Tuesday, April 20, 2010

GLORY GLORY - Jeremy Szopinski - Stueben West Gallery, Pratt Institute

Jeremy Szopinski
Stueben West Gallery, Pratt Institute

MANY WILL HEAR, MANY WILL SEE Jeremy Szopinski M.F.A. Thesis Exhibition entitled, Glory Glory, which opened on Monday, April 12th at Pratt Institute. The paintings presented on the walls are the culmination of two years of studio practice and from what’s there to look at; Jeremy has definitely not squander his time and infinitely more important, the viewer’s time. The show is strong; the paintings look great in the Steuben West Gallery light. The paintings have a common thread (which seems to be missing in most Pratt Institute M.F.A.’s shows recently) of a preacher spitting promises of salvation and mass spiritual fulfillment abstracted to the surface of the canvas. There is no presence of belief in Christianity, only the belief in paint.

The artist clarifies in his short and insightful statement that the main character in all the paintings is the faith healer, Benny Hinn. Through, given a name to the abstract and eventually monstrous figure central in each painting, it doesn’t do much to validate the compositions simply because no validation is necessary. The figure is alive with Pentecostal sweat. He pontificates from the mouth and gestures fire from his hands. You step back from the paintings and hear everything; the shrieks of the congregation, exhausted and filled with Holy ecstasy. The painting, Fall in Thy Presence has a direct link with the palette of El Greco. It’s always great to see a student paying homage to the great painters of the past. Another painting, Sold Out to the Cause, has the parishioners exhausted on a luscious red floor, the preacher standing fixated on his own power. One can’t help but see remnants of the Jim Jones cult, luckily at the opening there was no Kool-aid. With that said, the addition of two smaller paintings on Mylar seems at odds with the large canvases. These small paintings appear to be compositional studies and better to have been omitted. Their too quiet, maybe too contemplative. Spiritual reflection is not present in the paintings, just pure spiritual frenzy, the louder-the better.

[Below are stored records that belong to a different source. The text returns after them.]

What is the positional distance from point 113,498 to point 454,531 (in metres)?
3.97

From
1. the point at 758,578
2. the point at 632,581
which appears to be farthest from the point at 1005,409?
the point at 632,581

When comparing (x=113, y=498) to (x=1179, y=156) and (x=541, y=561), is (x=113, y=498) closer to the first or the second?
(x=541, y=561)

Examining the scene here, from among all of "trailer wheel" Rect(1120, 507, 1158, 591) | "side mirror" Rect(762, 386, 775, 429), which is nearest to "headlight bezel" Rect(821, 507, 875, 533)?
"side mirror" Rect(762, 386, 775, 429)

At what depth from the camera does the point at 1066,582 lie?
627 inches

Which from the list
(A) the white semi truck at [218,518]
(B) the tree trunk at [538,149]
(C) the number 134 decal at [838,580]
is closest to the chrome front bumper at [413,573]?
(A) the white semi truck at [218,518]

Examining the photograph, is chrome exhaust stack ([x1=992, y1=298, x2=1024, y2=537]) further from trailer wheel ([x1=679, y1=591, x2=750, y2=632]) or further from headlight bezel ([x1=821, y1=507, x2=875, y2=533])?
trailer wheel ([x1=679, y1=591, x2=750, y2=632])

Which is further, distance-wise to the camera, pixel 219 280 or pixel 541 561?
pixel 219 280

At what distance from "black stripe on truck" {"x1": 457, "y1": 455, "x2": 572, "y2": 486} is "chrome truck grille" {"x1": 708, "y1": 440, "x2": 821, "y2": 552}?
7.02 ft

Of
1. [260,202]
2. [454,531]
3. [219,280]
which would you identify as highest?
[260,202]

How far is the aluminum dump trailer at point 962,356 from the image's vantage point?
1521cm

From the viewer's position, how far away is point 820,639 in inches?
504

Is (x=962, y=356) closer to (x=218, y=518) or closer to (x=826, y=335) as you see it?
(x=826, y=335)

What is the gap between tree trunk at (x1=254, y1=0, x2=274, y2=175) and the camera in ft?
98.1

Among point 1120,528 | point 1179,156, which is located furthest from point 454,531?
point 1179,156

Jeremy Szopinski’s show exemplifies what a M.F.A. Exhibition should be, the strongest work that fills a gallery space in a way that only that student can do. The paintings have conviction and so does the artist. Essentially, Szopinski took ownership of the space and made it work for him. Present Pratt students should be mindful and take notes; you want a great, do great work. For Szopinski, there is a return to puritan painting, appreciating paint on a solid surface for its own end. When leaving the gallery, a question arises, is this the beginning or the painter’s apocalyptic end?

APRIL 20TH, 2010

1 comment:

  1. It's interesting to me that you decided to write on a Pratt MFA thesis show, and it's important that you keep criteria within that context. I would like to have seen more direct description of the paintings. What you have makes them sound more figurative and realistic than they are. Benny Hinn, for example, is identified through supporting statements provided by the artist, not through any recognizable representation.
    I feel uneasy about the declaration of "what an MFA Exhibition should be." It applies normative values and criteria to an academic tradition that is charged with fostering progressive thinking.